§ **SELECTED TEXT**
****************************************

Asbury University “outpouring” stretches to second week
Thousands come to Kentucky to witness round-the-clock worship
WILMORE, Ky.—The line to the front doors of Asbury University’s Hughes Auditorium stretches down the concrete steps, across the lawn, around a corner and down the block to a stoplight. As the sun sets on a mild Tuesday evening in February, hundreds of people wait patiently to get inside the crowded chapel.
For a moment, the heavy front doors on the historic building open, and yellow light pours out, along with the clapping and singing of over a thousand worshipers. As a handful of people walk out, organizers allow a similar number to walk in. The line inches forward.
Blake Sunny, the assistant to the vice president of enrollment and marketing for Asbury, stands on the steps of Hughes Auditorium and calmly interacts with people in the front of the line.
“I mean, we never expected this,” he says. “The line goes farther than the eye can see, and we’re watching cars still driving in. And it doesn’t seem like it’s going to stop anytime soon!”
What was supposed to be a one-hour chapel service started at 10 a.m. on Wednesday, Feb. 8. At the end of the service, some students wanted to linger a while to worship. That number grew, and soon there were 100 students.
“I actually wasn’t able to attend chapel that morning, and I got a text on campus that said, ‘Hey, you need to get down here,’” said Mark Whitworth, Asbury’s vice president for intercollegiate athletics and university communications. “So I walked into Hughes Auditorium probably a little after 3 o’clock. And by the time I got there, there were probably somewhere between 200 or 300 students worshiping.”
It has now stretched for more than 170 hours, uninterrupted, day and night. By Tuesday, Whitworth estimated roughly 10,000 people had come through the doors—from places as far away as New York, Hawaii, and Texas—to sing, pray, and listen.

****************************************

§ **DATA RECORDS**

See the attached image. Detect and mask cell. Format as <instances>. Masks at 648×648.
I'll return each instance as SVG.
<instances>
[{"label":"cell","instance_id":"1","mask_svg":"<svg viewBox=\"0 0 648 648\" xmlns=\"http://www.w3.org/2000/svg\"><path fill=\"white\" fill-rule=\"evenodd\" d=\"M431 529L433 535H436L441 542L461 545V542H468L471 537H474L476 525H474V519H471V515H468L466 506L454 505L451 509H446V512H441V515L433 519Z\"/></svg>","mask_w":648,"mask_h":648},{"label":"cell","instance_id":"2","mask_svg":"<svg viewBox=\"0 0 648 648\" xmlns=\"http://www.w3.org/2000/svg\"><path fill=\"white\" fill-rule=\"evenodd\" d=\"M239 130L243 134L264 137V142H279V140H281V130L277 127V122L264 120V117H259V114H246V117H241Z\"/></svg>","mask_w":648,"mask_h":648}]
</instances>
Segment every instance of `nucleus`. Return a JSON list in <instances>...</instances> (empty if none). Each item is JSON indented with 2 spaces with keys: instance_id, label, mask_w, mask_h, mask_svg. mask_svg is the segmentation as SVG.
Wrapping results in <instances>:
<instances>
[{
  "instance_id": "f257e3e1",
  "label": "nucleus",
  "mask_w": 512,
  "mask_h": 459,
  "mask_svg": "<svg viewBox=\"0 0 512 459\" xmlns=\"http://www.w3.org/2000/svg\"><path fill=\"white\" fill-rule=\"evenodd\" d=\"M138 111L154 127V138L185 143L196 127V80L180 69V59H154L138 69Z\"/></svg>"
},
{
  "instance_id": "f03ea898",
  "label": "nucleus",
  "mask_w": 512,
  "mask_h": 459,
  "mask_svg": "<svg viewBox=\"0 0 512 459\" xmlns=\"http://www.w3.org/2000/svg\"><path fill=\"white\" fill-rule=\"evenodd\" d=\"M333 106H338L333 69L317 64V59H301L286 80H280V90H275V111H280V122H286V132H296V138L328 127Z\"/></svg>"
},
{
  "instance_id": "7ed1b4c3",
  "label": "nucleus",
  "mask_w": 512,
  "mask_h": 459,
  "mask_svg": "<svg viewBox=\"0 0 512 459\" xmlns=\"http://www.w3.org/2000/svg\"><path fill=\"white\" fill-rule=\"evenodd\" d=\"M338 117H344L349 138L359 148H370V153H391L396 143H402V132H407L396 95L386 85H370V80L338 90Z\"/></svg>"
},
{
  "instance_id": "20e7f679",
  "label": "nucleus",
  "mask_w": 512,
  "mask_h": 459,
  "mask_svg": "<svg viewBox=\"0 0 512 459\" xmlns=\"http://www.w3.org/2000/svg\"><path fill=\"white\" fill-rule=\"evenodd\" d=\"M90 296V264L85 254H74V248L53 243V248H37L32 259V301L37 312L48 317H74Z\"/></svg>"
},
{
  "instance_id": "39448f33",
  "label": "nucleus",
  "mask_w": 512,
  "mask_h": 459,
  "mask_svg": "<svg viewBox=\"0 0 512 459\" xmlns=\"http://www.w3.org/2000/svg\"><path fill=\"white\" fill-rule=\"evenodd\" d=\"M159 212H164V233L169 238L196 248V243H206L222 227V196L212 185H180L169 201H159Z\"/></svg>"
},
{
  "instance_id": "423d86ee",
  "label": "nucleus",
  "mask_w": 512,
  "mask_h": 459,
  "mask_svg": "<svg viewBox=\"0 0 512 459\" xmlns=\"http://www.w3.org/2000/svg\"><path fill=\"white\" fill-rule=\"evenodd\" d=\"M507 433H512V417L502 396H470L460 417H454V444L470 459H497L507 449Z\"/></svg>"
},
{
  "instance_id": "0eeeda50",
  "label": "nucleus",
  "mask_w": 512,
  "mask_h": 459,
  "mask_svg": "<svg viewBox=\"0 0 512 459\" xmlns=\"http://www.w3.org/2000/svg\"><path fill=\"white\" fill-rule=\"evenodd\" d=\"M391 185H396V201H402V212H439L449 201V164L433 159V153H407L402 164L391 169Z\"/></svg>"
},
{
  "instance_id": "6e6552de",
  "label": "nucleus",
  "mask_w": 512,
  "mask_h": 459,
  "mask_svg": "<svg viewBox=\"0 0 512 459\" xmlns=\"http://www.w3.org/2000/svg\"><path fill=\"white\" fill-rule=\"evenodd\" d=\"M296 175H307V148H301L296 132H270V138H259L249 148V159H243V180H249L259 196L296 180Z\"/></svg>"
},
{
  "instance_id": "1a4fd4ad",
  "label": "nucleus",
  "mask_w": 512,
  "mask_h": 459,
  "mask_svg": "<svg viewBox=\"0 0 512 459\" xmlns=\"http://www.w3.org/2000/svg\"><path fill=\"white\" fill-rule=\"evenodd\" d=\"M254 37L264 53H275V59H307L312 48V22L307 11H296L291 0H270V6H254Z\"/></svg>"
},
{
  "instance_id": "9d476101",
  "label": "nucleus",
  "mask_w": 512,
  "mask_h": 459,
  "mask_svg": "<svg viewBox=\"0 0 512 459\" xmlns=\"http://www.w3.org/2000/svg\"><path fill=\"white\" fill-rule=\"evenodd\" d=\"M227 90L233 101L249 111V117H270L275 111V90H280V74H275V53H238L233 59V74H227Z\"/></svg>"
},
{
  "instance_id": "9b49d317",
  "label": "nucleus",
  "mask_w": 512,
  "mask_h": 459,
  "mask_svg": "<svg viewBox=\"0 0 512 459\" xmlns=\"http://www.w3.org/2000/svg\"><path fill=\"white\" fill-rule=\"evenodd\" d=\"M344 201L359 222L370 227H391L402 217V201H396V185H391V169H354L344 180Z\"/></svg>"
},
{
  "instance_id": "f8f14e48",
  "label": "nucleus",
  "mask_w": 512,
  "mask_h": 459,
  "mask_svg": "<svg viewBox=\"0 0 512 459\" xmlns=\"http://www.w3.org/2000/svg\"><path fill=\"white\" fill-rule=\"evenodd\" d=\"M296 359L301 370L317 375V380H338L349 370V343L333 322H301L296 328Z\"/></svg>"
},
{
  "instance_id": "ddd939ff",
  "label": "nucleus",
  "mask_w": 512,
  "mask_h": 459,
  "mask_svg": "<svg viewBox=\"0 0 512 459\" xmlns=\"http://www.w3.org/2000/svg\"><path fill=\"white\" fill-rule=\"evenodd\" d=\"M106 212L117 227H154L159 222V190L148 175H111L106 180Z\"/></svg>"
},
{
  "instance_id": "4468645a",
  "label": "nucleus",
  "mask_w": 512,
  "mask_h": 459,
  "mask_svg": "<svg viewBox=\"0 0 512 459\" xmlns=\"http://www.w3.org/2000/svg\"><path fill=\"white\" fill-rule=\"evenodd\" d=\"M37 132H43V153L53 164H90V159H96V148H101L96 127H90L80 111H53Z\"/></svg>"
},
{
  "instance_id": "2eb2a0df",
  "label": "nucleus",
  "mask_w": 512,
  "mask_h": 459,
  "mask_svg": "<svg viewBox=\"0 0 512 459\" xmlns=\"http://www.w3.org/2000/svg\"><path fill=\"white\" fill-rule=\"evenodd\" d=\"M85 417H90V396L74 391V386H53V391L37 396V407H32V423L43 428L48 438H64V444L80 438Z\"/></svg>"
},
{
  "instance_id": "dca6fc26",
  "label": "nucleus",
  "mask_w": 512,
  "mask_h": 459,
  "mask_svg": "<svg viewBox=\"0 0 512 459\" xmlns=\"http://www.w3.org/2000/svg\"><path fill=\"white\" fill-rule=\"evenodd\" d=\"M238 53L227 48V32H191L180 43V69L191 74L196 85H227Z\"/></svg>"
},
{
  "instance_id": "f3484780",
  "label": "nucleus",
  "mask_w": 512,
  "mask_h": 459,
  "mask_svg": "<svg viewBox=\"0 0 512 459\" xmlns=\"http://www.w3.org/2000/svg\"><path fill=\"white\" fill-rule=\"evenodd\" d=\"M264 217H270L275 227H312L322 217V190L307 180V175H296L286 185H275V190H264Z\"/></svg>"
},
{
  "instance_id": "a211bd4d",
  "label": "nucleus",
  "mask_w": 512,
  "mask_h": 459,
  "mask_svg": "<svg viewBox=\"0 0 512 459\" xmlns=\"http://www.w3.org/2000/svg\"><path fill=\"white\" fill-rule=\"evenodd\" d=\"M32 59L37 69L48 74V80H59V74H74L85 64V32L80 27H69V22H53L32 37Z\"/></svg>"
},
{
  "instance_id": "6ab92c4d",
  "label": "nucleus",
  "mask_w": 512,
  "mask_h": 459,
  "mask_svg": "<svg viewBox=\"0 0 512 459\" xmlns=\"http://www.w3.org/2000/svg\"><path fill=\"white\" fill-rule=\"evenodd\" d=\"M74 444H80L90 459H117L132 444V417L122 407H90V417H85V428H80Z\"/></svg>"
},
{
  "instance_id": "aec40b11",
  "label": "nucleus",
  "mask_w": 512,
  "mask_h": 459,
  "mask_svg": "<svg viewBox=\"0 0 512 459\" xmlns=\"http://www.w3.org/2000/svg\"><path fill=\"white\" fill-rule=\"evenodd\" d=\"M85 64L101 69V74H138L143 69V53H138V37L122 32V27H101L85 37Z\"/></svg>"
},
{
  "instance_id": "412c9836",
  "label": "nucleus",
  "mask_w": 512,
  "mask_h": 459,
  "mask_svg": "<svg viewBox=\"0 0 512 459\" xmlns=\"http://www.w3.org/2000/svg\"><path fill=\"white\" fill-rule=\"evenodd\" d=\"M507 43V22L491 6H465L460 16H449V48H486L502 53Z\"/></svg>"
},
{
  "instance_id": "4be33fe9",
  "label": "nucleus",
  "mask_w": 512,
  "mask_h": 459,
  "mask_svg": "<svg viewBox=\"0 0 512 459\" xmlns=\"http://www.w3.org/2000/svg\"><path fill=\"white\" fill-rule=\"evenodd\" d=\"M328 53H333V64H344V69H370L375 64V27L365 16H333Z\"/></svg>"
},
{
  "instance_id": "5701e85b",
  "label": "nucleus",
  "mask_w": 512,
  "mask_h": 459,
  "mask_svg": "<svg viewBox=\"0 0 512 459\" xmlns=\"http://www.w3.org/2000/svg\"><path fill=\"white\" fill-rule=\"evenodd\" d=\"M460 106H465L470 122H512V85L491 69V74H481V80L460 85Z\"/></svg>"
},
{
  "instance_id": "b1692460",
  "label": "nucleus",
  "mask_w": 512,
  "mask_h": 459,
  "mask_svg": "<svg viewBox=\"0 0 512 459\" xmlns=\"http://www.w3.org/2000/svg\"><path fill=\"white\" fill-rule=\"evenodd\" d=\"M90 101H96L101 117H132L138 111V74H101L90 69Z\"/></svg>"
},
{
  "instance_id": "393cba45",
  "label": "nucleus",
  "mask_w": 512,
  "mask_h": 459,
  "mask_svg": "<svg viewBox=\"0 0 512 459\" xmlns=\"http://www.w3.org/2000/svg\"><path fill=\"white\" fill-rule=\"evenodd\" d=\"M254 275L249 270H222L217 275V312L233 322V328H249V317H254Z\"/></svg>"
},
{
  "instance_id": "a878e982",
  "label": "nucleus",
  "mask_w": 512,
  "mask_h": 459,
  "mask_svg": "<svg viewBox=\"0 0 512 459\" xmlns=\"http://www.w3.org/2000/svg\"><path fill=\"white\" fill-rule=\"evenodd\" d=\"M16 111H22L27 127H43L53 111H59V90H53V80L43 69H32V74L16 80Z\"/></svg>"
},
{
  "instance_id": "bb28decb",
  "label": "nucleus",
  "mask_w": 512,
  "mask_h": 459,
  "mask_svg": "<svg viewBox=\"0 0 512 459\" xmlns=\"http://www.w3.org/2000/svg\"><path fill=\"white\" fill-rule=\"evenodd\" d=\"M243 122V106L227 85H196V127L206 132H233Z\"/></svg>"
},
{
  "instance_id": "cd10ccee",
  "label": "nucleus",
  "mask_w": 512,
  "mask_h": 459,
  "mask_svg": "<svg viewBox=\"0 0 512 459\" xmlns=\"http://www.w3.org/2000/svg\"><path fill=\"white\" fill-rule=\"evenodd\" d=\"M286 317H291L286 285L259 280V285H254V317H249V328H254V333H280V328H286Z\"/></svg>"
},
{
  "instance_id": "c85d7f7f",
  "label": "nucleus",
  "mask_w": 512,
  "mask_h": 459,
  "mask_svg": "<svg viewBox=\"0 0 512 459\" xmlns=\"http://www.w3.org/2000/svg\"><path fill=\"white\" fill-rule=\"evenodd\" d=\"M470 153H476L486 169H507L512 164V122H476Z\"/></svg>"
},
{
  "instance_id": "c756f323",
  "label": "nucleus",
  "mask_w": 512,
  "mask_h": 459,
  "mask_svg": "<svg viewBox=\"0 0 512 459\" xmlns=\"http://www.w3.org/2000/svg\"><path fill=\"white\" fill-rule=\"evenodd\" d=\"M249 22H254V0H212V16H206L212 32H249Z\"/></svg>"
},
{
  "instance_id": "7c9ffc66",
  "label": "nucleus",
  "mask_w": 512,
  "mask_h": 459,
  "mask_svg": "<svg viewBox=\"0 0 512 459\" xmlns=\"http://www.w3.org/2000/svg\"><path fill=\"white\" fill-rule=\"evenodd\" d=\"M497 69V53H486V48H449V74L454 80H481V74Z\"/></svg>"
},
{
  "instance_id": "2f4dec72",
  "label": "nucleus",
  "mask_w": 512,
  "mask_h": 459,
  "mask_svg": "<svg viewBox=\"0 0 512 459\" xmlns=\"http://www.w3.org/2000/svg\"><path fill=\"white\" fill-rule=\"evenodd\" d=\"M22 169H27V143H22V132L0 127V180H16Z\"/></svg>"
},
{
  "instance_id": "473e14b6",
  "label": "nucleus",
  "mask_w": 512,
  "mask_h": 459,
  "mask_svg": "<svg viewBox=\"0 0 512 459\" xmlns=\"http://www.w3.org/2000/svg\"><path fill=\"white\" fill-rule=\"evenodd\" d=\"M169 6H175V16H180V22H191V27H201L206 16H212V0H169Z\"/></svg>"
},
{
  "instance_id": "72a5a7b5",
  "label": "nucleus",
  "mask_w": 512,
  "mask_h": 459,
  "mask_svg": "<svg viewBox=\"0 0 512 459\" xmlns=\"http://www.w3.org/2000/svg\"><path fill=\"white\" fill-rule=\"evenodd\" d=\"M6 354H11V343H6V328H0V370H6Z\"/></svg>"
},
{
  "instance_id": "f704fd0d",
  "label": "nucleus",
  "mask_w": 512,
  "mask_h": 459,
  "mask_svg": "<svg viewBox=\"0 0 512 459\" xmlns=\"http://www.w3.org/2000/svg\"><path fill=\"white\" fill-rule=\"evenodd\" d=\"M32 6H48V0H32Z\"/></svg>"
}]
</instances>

****************************************

§ **EXERCISE SET**
- A) Rewrite the Asbury outpouring article from the words "For a moment, the" through "were 100 students.", replacing "worshipers" with "attendees".
- B) Continue the article about the Asbury University outpouring after its last sentence.

§ **OUTPUTS IN ORDER**
- A)
For a moment, the heavy front doors on the historic building open, and yellow light pours out, along with the clapping and singing of over a thousand attendees. As a handful of people walk out, organizers allow a similar number to walk in. The line inches forward.
Blake Sunny, the assistant to the vice president of enrollment and marketing for Asbury, stands on the steps of Hughes Auditorium and calmly interacts with people in the front of the line.
“I mean, we never expected this,” he says. “The line goes farther than the eye can see, and we’re watching cars still driving in. And it doesn’t seem like it’s going to stop anytime soon!”
What was supposed to be a one-hour chapel service started at 10 a.m. on Wednesday, Feb. 8. At the end of the service, some students wanted to linger a while to worship. That number grew, and soon there were 100 students.

- B)
Sunny met a group that arrived from Puerto Rico.
“Obviously we don’t put a restriction on God,” he said. “But there’s no way we would have thought it conceivable that the crowds would grow to this level.”
But is it a revival?
Whitworth hesitates to call it that.
“From those who study and are scholars, I’m told that most often if something is called a revival, it’s called that after. And so we have been referring to this as an outpouring of God’s deep, deep and abiding love, and His desire to have a personal relationship with each of us, and each of us to be living solely for the glory of God,” he says.
Built in 1929, Hughes Auditorium barely almost 1,500. Inside, almost every wooden seat is filled, including in the balcony. Congregants are belting out the lyrics to a contemporary hymn, “O Praise the Name (Anástasis).” Some are clapping and stomping. There are shouts and screams.
At one point, a woman takes the stage to explain some “house rules.” In a soft, gentle voice, she tells congregants to keep the aisles clear and stick to a seat, to keep the fire marshal happy.
“We want to take good care of this building, so if you are in the balcony and you are a holy worship jumper, we need you on the floor!” she says to laughter.
After worshipers are led in several choruses of “I Thank God,” another contemporary worship song, a bald man in a black sport jacket takes the stage. Identifying himself only as an Asbury University employee named Kevin, he urges those in attendance to reach out to young adults—a demographic that increasingly shuns the church.
“Like you, I want to see a change in our communities—our state, our nation, our world,” he says. “I want it to flourish. I think you do, too. But here’s what I believe: a new phone application, a new technological device or solution—it isn’t enough for a flourishing future. More prosperity, more entertainment, new experiences—this is not enough to meet our hunger. And I might step on a few toes here, but the right political candidate—my guy or my gal—that is not enough to bend this world in a Godly direction!”
The crowd responds with booming applause.
Outside the auditorium, Jordan Hampton, a 25-year-old seminary student from Pikeville, Ky., explains that he was initially skeptical when he heard about the events at Asbury. Then he read a Facebook post that changed his mind.
“I just wanted to see what this is about, and I want to see what God is doing,” he says. “Because if God can change a really wretched sinner like mine’s heart, I believe that He can put on this crazy event and have people wake up for Him, you know?”